#### [Work item A]
List every challenge the tourism planning text says the tourism industry constantly faces.
#### [Work item B]
Reproduce the part of the tourism planning text starting at "Goeldner and Ritchie (2006) noted" and ending at "negative tourism activities.", and swap "difficult challenges" for "serious challenges" wherever it occurs.

A constant comparison analysis was conducted on the work of Gunn and Var (2002) and Mason (2004) who highlighted that strategic planning for tourism was not as obvious or necessary as other developmental concerns. Mason (2004) who dealt with tourism planning in New Zealand highlighted that strategic planning activities for leisure activities in the country were mostly associated with the provision of sport and recreational facilities such as pools, stadiums and playing fields.

While the local New Zealand government allocated a lot of money to manage these recreational facilities, a small amount has been invested in strategic tourism planning. This resulted in the adhoc planning for tourism activities in the country. Strategic tourism planning in New Zealand is therefore an activity that is conducted retrospectively rather than proactively. Tourism in the country is identified as an activity that requires promotion or advertising campaigns instead of strategic planning (Mason 2004).

The key piece of legislation that is used in tourism planning in New Zealand is referred to as the Resource Management Act which provides a legislative framework that is used in planning for land, water, pollution and air resources in New Zealand.

The point of the law known as the Resource Act is to advance sustainable organization within the country while at the same time promoting and protecting the social, economic and political well being of New Zealand inhabitants.

The Resource Management Board works in conjunction with the New Zealand Tourism Board to promote tourism activities within the country and the international market. The Resource Management Act encourages focusing on individual project impacts which has lead to tourism planning taking place on a required basis (Connell et al 2009).

A content analysis of Hall (2008) showed that many investors and governmental agencies around the world were focused on developing new tourism areas without necessarily conducting strategic planning activities.

A content analysis of Veal (2002) revealed that strategic planning in tourism was meant to achieve the goals and objectives that had been set out to manage tourism in a particular area. Veal described strategic planning as the initial process of preparing a program/plan that has a direction. The analysis showed that strategic planning was an unavoidable activity in managing public leisure and tourism.

A constant comparison data analysis on the work of Edgell et al (2008) and Goeldner and Ritchie (2006) showed that tourism planning was meant to integrate the economic, political, cultural, ecological and social changes that took place in the environment with the lifestyles of individual people, tourism destinations and countries that have tourism activities.

The integration of environmental and lifestyle issues was also meant to improve the global quality of life and maintain the natural, ecological resources around the world. Edgell et al (2008) noted that “the political facets of tourism have been interconnected with the fiscal results of tourism meaning that tourism is not only a continuation of politics but an integral component of the political wealth”.

Goeldner and Ritchie (2006) noted that the tourism industry is constantly faced with difficult challenges such as terrorism, political instabilities, economic fluctuations, financial recessions, and technological innovations that have heavily affected the tourism industry. The responsible sectors and government agencies should therefore develop the appropriate policies and plans that will be used to deal with these challenges and disruptions to the tourism industry.

Goeldner and Ritchie (2006) also noted that tourism planning is important as it ensures that tourists to the country are hosted in a way that will ensure the maximization of investor and stakeholder benefits while at the same time minimizing the negative effects of tourism. The negative effects are in the form of expenses, costs and the impacts that result from negative tourism activities.

#### [Given information]
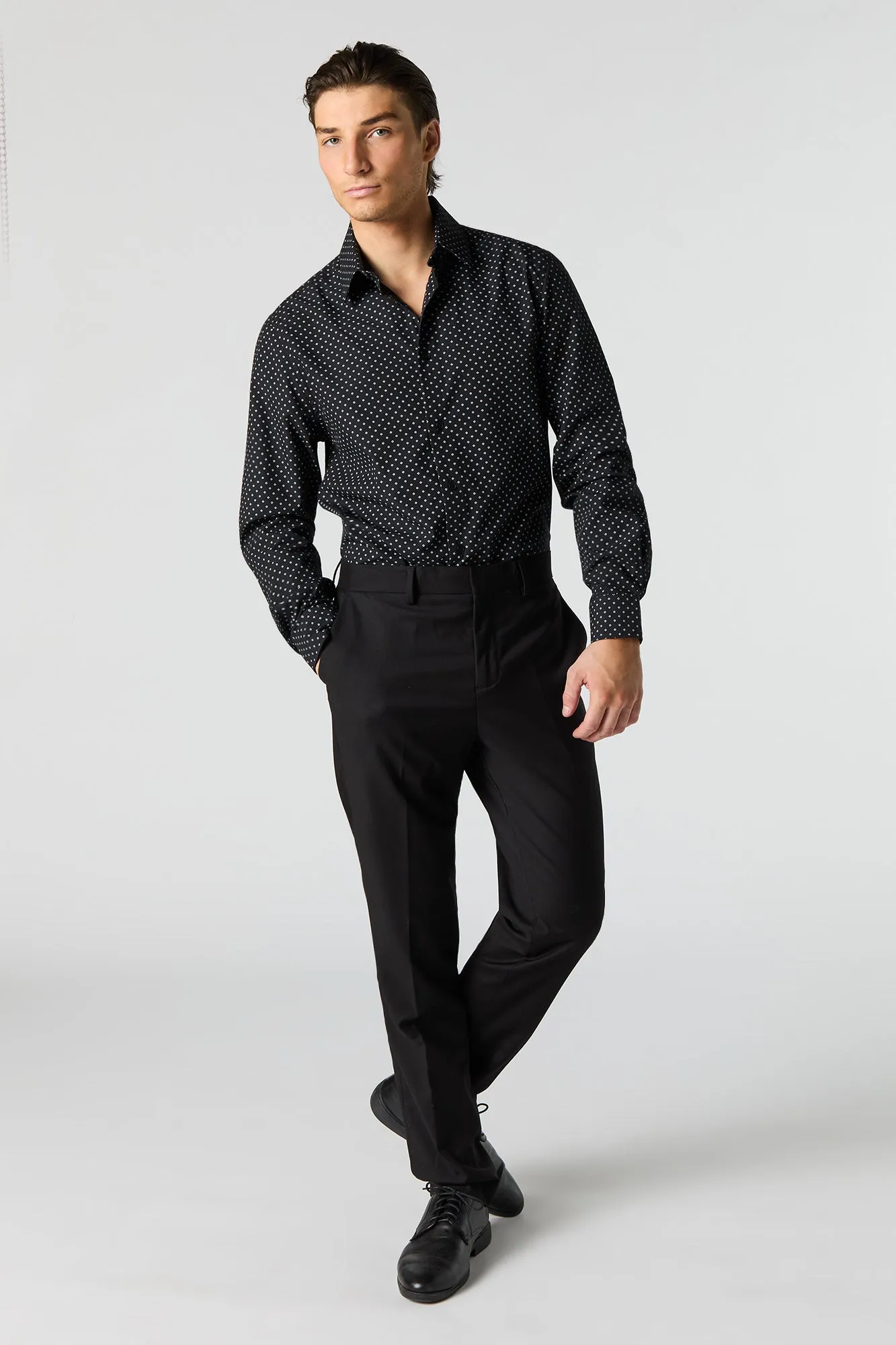 Dress Shirt sold by Charlotte Russe product image thumbnail 3
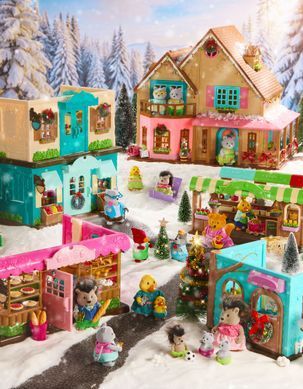 Игровой набор Li`l Woodzeez Большой коттеджный дом WZ6749Z фото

#### [Answer box A]
terrorism, political instabilities, economic fluctuations, financial recessions, technological innovations

#### [Answer box B]
Goeldner and Ritchie (2006) noted that the tourism industry is constantly faced with serious challenges such as terrorism, political instabilities, economic fluctuations, financial recessions, and technological innovations that have heavily affected the tourism industry. The responsible sectors and government agencies should therefore develop the appropriate policies and plans that will be used to deal with these challenges and disruptions to the tourism industry.

Goeldner and Ritchie (2006) also noted that tourism planning is important as it ensures that tourists to the country are hosted in a way that will ensure the maximization of investor and stakeholder benefits while at the same time minimizing the negative effects of tourism. The negative effects are in the form of expenses, costs and the impacts that result from negative tourism activities.